KabarIndonesia.id — Upaya pemulihan infrastruktur di wilayah terdampak bencana Sumatra terus berjalan, namun ada temuan mengejutkan. Kepala Staf Angkatan Darat (KSAD) Jenderal TNI Maruli Simanjuntak mengungkap adanya dugaan sabotase terhadap jembatan Bailey yang sedang dibangun untuk membantu mobilitas warga dan distribusi bantuan.

Dugaan sabotase tersebut disampaikan Maruli saat konferensi pers di Posko Penanganan Bencana, Lanud Halim Perdanakusuma, Jakarta, Senin (29/12/2025).

Dalam kesempatan itu, ia juga menampilkan potongan video yang menunjukkan kondisi jembatan yang diduga telah rusak dengan cara melepas baut-baut pengikat.

“Ini masih ada orang yang berusaha menyabotase jembatan Bailey kita. Dua hari yang lalu baut-bautnya dibongkar. Kami juga tidak menyangka ada orang sebiadab ini,” ujar Maruli.

KSAD mengaku tidak menyangka masih ada pihak yang tega melakukan tindakan tersebut di tengah situasi darurat bencana. Menurutnya, tindakan itu sama saja dengan mengorbankan keselamatan masyarakat yang sangat membutuhkan.

“Dalam kondisi ini pun masih ada kelompok-kelompok orang yang mau mengorbankan masyarakat. Ini yang membuat saya semalam tidak bisa tidur memikirkan hal ini,” lanjutnya.

Maruli menegaskan, pembangunan jembatan Bailey merupakan hasil kerja bersama antara TNI dan masyarakat setempat. Jembatan tersebut memiliki peran krusial untuk membuka akses wilayah yang terputus akibat bencana.

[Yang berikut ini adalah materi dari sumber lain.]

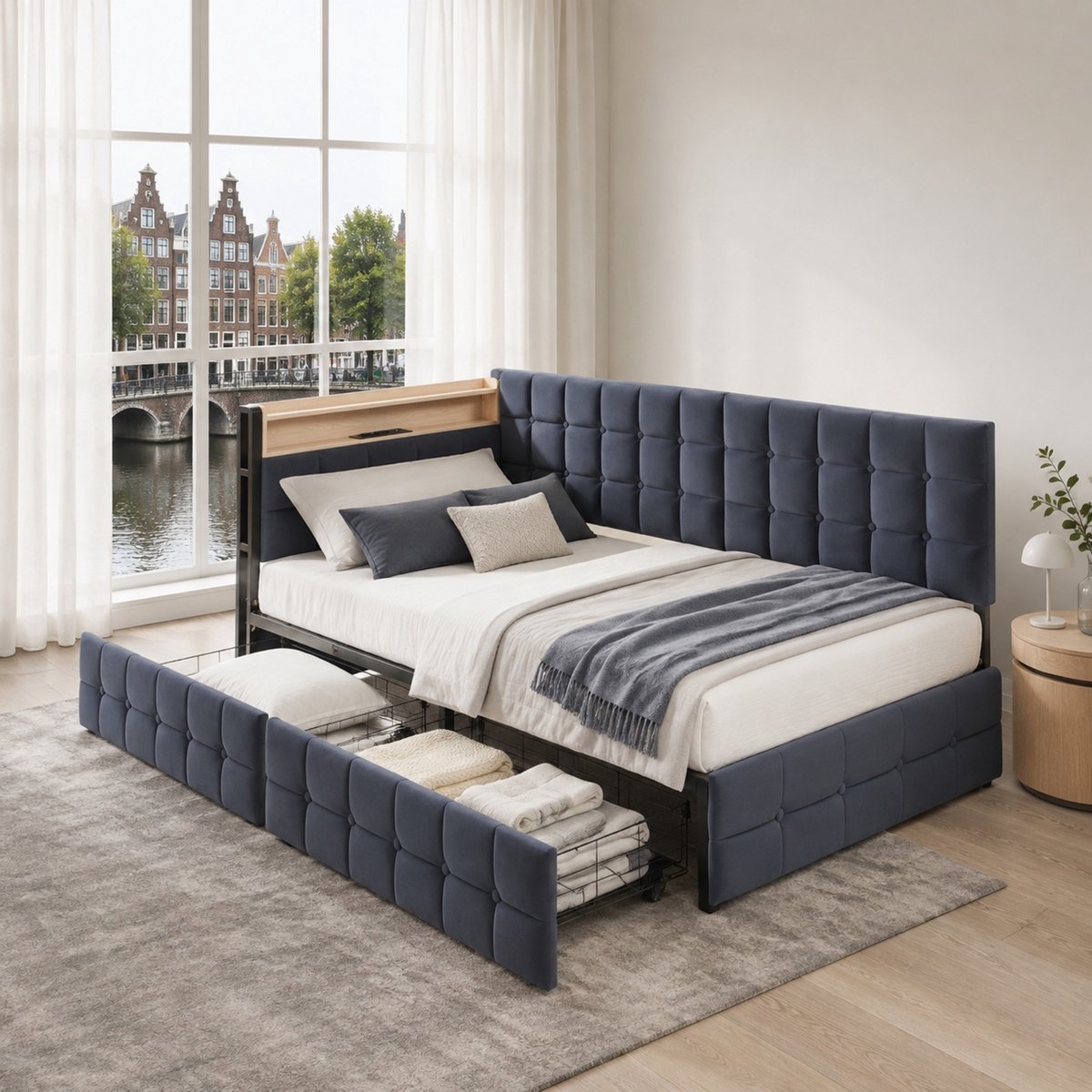 WUVRIE Gepolstert slaapsofa bedbank 90x200 cm grijs, met 2 lades en LED-verlichting - multifunctionele slaapbank met USB & Type-C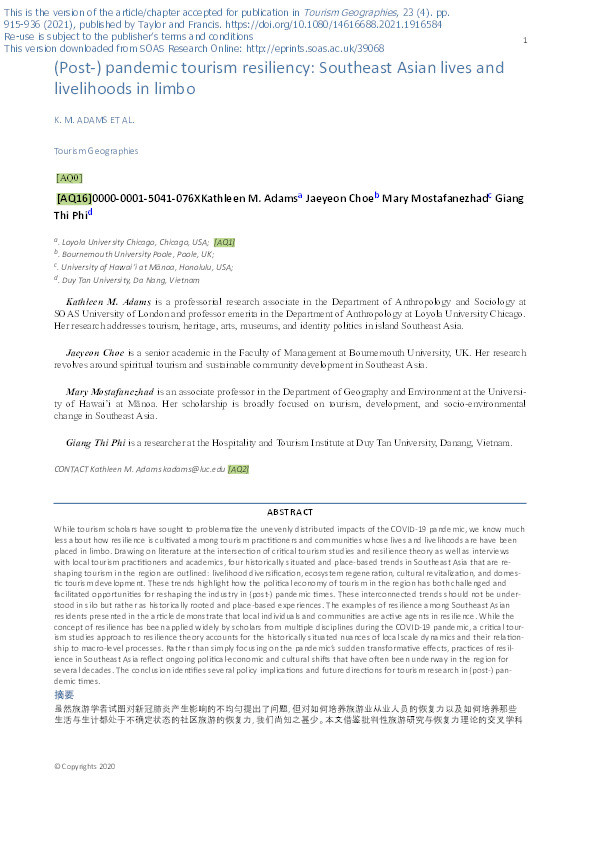 (Post-) Pandemic Tourism Resiliency: Southeast Asian Lives and Livelihoods in Limbo Thumbnail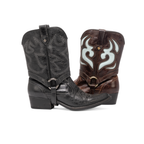 Scarlett Chase black leather and mahagony with sky blue suede interchangeable mid-calf Fiona cowboy boot gaiters with decorative stitching and clip-on straps attached to Fiona black and mahagony leather cowboy booties with decorative stitching and a side zipper | | side view of pair facing opposite directions on white background
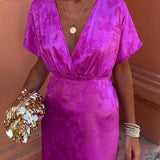 Robe élégante taille V profond de couleur unie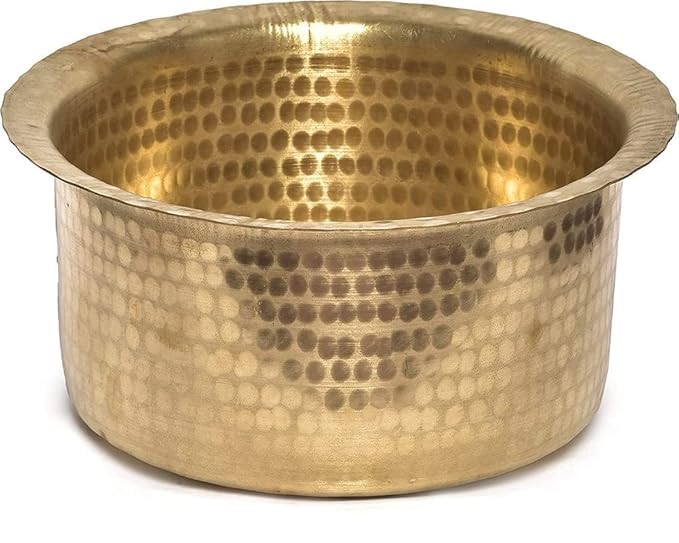 KITCHEN NEXT Brass Hammered Patila Brass Tope Brass Cookware Patila Round Tapeli Bhagona 15 Liter25 Liter35 Liter Set of 3 Combo Gold - Image 1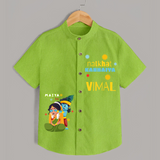 Mother's Mischievous Little Krishna Shirt | Personalized Baby Shirt for Your Little Krishna - LIME GREEN - 0 - 6 Months Old (Chest 23")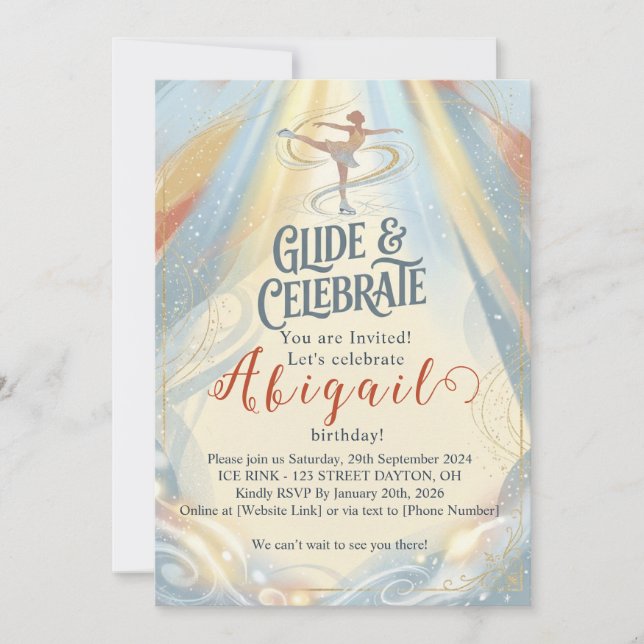 Invitation d'anniversaire élégante pour patinage s (Devant)
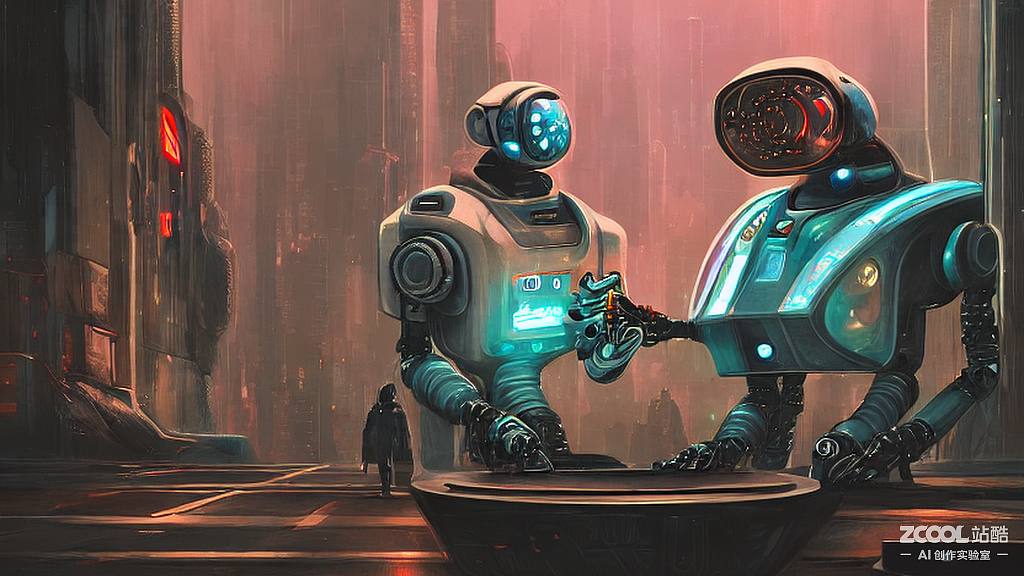 #AI创作实验室#两个机器人,太空,赛博朋克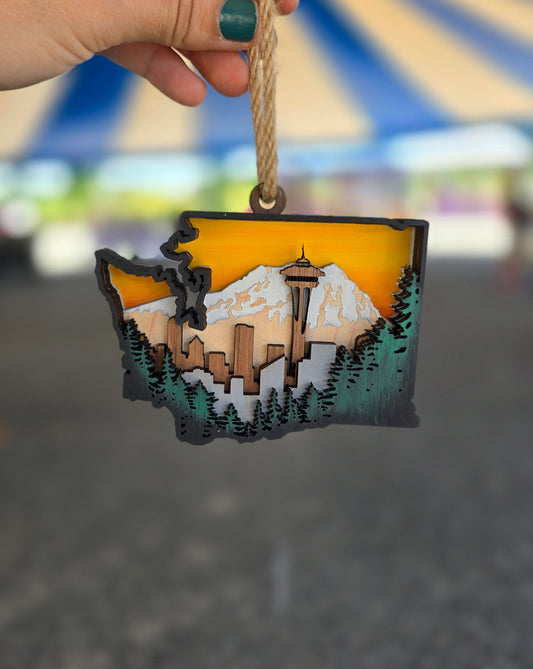 Washington State Wooden Ornament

“Kalau kita tidak kompak, pekerjaan ini akan semakin berat. Ini sudah dilepas bautnya,” kata Maruli.

Ia pun mengajak semua pihak untuk menjaga dan mengamankan infrastruktur darurat yang sedang dibangun, demi kelancaran proses pemulihan dan keselamatan warga di lokasi bencana.